PlayNetwork, Inc.
- Company type: Private
- Industry: Marketing and Entertainment Media
- Founded: Seattle, WA, United States (1996)
- Headquarters: Redmond, WA
- Key people: Ross Honey, CEO Tony Plesner, CFO Quentin Gallet, CTO Marc Felsen, CMO Pam Shoenfeld, SVP, General Counsel Luke Ferro, EVP, North American Sales Evan LaVere, SVP, Music and Systems
- Products: Music for Business Digital Signage; Audio/Video Systems; Licensed Music Distribution; Brand Development; Music Supervision; Original Video Production; Innovation; SiriusXM; Messaging; Advertising Networks; Systems Advantage;
- Number of employees: 235
- Parent: Mood Media
- Website: http://www.playnetwork.com

= PlayNetwork =

PlayNetwork, Inc. is a provider of in-store music and entertainment for retail, restaurant, and hospitality environments. In September 2021, four years after merging with the company, TouchTunes sold PlayNetwork to Mood Media.

==History==
The company was founded by Kevin Robell in 1996. As a music programmer for the Tom Selleck-owned nightclub Black Orchid in Honolulu, HI during the 80s, Kevin noticed "the synergetic relationship between customers, music, and their environment"; He went on to establish PlayNetwork in Seattle with brother Gordon Robell as a digital music provider for businesses.

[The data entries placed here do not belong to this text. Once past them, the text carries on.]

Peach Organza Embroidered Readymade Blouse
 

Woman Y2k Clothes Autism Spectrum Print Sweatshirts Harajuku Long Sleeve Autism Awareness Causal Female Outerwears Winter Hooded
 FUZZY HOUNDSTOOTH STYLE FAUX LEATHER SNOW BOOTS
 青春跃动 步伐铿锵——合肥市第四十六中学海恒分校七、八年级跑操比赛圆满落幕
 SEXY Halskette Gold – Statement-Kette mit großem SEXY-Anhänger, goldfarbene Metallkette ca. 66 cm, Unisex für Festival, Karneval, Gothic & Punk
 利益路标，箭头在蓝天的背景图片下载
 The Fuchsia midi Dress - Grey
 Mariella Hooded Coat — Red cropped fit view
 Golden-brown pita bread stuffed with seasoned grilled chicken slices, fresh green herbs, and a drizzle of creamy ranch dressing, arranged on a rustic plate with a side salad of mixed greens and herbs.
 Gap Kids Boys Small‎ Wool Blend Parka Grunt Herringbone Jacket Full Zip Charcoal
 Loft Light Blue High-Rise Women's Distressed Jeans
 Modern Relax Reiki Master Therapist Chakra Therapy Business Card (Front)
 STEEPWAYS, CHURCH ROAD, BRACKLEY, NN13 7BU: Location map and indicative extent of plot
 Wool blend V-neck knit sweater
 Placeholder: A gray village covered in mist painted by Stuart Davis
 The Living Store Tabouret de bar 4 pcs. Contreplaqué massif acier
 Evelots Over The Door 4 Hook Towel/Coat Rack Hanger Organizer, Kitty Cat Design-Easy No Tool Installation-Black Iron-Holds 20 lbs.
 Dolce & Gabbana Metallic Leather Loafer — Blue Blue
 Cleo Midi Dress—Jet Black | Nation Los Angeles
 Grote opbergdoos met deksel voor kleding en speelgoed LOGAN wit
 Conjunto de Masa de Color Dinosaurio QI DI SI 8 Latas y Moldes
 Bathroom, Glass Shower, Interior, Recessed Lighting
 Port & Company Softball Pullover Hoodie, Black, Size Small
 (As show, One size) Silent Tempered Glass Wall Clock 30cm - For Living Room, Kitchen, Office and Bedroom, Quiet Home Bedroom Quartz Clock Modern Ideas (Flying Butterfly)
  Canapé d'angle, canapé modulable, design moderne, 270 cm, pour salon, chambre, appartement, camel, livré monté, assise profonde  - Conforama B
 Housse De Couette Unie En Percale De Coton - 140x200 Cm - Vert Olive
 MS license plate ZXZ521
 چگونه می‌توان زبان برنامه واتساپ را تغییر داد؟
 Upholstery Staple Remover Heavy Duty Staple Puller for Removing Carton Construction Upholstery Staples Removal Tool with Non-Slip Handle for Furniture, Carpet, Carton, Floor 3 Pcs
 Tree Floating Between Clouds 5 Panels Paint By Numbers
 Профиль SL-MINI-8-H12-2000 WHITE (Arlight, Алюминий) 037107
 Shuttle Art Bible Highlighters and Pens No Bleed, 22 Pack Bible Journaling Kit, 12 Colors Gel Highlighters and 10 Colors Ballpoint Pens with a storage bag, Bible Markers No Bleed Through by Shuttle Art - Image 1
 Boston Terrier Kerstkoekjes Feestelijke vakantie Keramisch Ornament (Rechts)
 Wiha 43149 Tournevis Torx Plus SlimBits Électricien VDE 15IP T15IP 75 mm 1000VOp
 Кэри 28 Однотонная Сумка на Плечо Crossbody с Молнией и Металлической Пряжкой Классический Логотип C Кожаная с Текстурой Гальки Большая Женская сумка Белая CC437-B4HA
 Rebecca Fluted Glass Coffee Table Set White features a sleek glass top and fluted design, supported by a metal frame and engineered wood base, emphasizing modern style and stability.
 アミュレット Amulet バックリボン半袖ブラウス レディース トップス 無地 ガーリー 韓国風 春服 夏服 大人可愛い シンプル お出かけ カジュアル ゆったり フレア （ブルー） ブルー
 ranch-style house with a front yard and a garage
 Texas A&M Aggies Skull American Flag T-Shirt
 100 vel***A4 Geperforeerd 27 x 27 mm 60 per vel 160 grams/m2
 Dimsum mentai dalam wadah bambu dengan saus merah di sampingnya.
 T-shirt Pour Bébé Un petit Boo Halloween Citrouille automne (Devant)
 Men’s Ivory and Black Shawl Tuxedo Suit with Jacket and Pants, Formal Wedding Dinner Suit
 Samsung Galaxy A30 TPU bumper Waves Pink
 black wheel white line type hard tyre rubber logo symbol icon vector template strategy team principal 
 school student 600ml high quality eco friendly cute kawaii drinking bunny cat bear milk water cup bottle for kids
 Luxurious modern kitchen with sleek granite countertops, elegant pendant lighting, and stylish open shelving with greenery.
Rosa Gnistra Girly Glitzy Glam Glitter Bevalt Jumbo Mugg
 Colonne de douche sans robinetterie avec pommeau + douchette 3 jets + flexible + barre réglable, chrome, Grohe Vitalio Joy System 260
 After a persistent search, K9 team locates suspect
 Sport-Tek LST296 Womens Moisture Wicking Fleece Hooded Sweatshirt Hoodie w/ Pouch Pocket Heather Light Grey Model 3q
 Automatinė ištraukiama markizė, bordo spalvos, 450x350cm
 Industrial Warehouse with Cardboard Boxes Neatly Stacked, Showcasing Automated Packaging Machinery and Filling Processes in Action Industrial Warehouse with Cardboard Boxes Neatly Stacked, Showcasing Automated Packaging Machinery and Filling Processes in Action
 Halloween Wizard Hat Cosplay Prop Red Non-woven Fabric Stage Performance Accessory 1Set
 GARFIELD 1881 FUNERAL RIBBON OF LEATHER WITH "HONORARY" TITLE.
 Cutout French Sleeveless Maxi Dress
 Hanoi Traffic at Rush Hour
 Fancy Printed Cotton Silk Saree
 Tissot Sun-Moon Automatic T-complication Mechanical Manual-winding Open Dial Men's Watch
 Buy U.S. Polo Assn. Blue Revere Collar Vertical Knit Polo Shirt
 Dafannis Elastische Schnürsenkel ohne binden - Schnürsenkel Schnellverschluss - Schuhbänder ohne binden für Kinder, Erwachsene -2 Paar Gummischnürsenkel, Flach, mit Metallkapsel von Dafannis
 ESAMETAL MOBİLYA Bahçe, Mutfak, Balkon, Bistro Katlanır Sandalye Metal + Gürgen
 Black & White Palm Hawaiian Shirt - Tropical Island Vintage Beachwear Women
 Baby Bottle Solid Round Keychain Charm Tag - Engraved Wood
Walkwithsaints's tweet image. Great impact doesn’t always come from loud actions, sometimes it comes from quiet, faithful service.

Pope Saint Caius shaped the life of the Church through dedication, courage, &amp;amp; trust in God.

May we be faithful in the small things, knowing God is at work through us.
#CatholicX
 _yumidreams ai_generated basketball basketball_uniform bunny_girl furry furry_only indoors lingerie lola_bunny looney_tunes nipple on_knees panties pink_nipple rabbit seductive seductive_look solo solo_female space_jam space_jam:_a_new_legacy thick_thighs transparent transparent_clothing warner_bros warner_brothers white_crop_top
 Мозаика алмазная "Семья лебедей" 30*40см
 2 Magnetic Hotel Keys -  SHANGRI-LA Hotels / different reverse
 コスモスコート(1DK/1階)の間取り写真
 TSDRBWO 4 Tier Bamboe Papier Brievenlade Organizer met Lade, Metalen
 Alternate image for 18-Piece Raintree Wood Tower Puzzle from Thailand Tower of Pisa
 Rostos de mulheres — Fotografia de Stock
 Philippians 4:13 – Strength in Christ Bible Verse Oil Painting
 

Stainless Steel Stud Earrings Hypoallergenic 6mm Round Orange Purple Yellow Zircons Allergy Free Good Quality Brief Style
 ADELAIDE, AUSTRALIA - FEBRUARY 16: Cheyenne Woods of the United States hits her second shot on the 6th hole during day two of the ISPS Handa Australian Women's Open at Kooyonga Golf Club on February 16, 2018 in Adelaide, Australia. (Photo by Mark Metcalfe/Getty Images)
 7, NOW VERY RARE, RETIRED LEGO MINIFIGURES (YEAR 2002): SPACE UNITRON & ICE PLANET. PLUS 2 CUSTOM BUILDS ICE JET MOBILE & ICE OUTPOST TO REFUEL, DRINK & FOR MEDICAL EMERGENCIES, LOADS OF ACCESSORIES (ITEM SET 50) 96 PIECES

In 1996, Adam Brotman, who was a consultant to Kevin Robell, became CEO. Adam went on to become Starbucks’ Chief Digital Officer in 2009.

In 1998, PlayNetwork began a partnership with Starbucks to provide digital music systems and service to over 1,800 retail locations in North America. By 2001, the company was providing services to more than 3,500 international locations.

In 2003, PlayNetwork is named one of the Inc. 500 Fastest Growing Private Companies.

In 2005, Executive Chairman of the Board, Lon Troxel is appointed as CEO. PlayNetwork acquires Crows Nest Entertainment (digital signage and advertising). PlayNetwork is named one of the Deloitte Technology Fast 500.

In 2009, PlayNetwork acquires custom in-store television network developer Channel M.

In 2013, offices in London and Hong Kong open.

In May 2017, PlayNetwork merged with TouchTunes Interactive Network and the combined company's headquarters was reported to be located at New York City and Seattle.

===International expansion===
PlayNetwork continues to expand internationally with the opening of office locations in London and Hong Kong, with an additional office in Santiago, Chile in 2014.